(Data excerpts)
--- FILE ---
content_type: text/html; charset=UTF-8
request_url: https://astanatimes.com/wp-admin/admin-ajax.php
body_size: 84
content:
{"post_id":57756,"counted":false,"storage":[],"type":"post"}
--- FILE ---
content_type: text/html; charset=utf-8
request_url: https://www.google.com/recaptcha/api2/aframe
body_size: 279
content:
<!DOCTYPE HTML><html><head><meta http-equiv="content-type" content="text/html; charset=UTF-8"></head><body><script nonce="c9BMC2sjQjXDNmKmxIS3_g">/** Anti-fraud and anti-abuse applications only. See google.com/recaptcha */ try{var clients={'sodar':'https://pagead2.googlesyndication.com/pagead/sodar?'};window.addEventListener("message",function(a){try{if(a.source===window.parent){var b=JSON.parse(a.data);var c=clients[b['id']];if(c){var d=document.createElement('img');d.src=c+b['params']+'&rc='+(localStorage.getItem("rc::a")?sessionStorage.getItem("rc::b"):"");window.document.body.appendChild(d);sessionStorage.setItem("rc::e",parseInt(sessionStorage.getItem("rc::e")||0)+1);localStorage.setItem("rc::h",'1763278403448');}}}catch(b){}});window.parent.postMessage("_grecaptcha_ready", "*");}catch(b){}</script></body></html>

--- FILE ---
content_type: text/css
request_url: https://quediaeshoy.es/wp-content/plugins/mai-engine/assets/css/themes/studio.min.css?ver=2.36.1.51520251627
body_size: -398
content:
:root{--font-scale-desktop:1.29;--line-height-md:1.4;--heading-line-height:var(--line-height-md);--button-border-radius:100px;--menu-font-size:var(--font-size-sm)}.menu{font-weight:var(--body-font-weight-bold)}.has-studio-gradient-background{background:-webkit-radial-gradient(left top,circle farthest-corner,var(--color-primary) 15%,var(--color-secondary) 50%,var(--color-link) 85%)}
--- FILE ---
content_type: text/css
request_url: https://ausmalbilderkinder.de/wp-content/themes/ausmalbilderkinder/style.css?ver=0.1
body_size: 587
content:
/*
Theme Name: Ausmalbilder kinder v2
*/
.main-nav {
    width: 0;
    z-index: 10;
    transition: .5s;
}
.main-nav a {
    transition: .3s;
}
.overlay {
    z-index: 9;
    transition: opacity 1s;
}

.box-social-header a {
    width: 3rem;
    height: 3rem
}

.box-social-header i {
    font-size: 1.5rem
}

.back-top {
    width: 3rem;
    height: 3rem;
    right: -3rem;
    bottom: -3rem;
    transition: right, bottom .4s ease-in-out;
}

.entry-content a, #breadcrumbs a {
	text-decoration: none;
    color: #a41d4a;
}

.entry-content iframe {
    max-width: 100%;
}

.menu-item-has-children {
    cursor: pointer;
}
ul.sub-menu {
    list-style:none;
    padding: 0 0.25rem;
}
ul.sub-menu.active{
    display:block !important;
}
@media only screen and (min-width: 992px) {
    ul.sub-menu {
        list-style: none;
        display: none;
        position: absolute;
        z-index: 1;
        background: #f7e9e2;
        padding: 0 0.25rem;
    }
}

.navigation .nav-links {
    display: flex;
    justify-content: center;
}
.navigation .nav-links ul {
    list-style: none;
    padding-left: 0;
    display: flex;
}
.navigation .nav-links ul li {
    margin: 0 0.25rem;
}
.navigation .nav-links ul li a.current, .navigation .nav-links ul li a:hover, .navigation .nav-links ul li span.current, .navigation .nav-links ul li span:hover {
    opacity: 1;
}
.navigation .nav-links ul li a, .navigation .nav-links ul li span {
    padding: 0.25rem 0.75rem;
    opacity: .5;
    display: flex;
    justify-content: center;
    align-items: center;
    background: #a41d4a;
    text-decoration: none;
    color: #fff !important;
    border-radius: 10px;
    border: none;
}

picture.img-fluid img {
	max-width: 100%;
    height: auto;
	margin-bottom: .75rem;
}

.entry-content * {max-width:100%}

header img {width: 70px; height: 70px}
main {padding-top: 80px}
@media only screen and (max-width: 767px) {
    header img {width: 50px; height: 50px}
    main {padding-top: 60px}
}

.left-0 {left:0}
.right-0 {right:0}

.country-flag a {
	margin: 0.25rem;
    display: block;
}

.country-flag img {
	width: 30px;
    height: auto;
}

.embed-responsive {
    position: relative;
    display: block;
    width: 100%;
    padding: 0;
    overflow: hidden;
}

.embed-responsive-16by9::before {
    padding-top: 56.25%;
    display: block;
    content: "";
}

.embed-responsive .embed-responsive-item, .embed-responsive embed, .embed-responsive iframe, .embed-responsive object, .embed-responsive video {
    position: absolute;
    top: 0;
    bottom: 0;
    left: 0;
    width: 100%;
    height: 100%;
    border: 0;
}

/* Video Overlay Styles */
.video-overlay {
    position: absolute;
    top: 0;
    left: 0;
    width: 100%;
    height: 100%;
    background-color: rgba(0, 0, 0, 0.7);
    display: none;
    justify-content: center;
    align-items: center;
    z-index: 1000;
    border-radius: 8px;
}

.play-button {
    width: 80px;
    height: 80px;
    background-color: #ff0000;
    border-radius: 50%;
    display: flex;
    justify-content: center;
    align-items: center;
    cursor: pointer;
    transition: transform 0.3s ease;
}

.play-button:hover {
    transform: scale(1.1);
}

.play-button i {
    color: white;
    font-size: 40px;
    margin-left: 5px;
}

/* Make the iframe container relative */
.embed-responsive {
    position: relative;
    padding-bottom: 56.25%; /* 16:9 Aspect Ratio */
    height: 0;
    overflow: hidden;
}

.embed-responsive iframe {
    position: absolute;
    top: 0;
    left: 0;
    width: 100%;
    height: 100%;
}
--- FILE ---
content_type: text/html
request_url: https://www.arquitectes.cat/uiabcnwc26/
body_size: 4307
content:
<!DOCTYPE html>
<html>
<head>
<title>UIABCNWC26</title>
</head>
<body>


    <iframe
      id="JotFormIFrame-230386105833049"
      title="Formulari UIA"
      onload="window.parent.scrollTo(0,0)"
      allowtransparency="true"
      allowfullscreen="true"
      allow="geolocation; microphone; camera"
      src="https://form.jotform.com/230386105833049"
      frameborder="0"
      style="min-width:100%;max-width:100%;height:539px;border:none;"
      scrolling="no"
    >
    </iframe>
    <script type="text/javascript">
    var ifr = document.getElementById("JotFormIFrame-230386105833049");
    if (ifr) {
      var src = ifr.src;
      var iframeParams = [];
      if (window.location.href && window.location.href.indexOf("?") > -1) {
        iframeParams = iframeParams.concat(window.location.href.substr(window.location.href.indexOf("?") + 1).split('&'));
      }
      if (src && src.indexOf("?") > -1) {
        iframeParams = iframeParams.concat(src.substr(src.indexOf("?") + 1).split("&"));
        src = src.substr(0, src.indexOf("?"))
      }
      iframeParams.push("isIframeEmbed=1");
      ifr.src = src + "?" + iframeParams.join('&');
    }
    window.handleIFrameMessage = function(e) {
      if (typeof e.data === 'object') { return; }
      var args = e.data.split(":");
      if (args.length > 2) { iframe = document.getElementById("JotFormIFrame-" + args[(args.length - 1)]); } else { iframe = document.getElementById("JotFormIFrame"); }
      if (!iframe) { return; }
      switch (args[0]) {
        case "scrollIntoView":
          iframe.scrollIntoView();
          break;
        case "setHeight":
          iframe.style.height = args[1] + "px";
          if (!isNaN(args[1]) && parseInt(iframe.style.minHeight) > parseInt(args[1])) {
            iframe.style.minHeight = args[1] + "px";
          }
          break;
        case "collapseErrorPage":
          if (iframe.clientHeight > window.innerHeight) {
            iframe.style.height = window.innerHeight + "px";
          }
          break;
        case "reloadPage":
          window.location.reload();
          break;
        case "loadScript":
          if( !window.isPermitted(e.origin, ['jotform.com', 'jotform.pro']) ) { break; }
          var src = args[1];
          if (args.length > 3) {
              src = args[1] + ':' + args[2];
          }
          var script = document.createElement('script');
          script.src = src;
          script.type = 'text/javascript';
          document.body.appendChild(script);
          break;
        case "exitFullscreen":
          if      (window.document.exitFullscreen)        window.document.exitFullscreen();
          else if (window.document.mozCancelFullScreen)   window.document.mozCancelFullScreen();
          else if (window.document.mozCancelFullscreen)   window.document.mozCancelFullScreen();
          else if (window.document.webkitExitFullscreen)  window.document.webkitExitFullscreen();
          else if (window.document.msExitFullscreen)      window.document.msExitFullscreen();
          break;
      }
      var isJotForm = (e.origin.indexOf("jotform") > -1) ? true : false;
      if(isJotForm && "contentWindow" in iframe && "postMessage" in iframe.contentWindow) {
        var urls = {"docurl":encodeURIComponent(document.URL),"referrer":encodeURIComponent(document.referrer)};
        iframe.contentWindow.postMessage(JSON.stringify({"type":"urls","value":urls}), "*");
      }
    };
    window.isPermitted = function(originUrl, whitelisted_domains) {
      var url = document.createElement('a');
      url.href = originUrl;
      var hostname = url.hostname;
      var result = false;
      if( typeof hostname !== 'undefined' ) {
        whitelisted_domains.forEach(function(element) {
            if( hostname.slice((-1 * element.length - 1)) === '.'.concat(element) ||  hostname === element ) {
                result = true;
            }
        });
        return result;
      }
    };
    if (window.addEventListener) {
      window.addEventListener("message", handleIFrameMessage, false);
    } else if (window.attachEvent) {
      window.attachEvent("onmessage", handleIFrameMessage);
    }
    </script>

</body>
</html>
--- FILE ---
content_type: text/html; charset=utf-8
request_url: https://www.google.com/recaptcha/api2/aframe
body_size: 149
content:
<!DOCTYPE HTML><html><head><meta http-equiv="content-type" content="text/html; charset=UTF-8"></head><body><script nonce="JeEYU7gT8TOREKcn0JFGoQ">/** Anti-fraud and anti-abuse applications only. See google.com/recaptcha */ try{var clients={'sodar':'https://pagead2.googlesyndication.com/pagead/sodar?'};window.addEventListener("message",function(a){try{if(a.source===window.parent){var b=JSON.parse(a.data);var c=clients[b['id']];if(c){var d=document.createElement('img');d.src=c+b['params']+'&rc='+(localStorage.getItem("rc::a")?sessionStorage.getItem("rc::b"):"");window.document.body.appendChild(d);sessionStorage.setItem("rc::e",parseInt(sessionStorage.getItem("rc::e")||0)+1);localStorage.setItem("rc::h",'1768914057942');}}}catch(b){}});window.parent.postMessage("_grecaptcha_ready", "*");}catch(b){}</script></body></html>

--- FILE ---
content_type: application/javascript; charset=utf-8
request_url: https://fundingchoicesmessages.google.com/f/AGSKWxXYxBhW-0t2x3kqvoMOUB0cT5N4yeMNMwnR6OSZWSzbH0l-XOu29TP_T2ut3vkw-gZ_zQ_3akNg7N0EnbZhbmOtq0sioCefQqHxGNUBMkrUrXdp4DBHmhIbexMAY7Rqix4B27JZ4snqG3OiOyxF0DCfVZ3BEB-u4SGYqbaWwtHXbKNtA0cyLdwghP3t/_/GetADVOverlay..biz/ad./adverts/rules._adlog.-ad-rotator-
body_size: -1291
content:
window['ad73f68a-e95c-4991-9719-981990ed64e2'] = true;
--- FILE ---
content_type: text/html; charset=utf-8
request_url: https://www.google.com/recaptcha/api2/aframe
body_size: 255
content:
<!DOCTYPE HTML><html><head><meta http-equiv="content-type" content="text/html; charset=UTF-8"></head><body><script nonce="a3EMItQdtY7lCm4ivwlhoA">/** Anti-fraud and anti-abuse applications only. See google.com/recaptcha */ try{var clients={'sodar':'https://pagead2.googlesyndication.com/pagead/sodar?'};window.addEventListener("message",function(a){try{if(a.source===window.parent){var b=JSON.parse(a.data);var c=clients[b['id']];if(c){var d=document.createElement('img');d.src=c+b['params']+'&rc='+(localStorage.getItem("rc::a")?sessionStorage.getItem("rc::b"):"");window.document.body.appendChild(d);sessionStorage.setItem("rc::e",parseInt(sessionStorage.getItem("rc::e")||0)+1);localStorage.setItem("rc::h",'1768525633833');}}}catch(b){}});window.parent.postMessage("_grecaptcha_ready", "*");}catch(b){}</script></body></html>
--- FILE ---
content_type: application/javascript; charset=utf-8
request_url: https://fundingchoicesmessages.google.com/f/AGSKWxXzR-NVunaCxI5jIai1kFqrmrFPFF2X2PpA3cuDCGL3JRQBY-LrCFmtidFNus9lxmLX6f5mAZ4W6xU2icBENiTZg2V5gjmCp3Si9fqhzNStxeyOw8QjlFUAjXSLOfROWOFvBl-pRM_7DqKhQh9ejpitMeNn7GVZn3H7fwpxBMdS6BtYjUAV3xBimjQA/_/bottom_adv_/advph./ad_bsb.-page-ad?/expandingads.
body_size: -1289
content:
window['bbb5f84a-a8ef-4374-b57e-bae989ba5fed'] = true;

## Problem details:
Go over the records above and tally each line that includes "social". Give the total by itself.

## Answer section:
2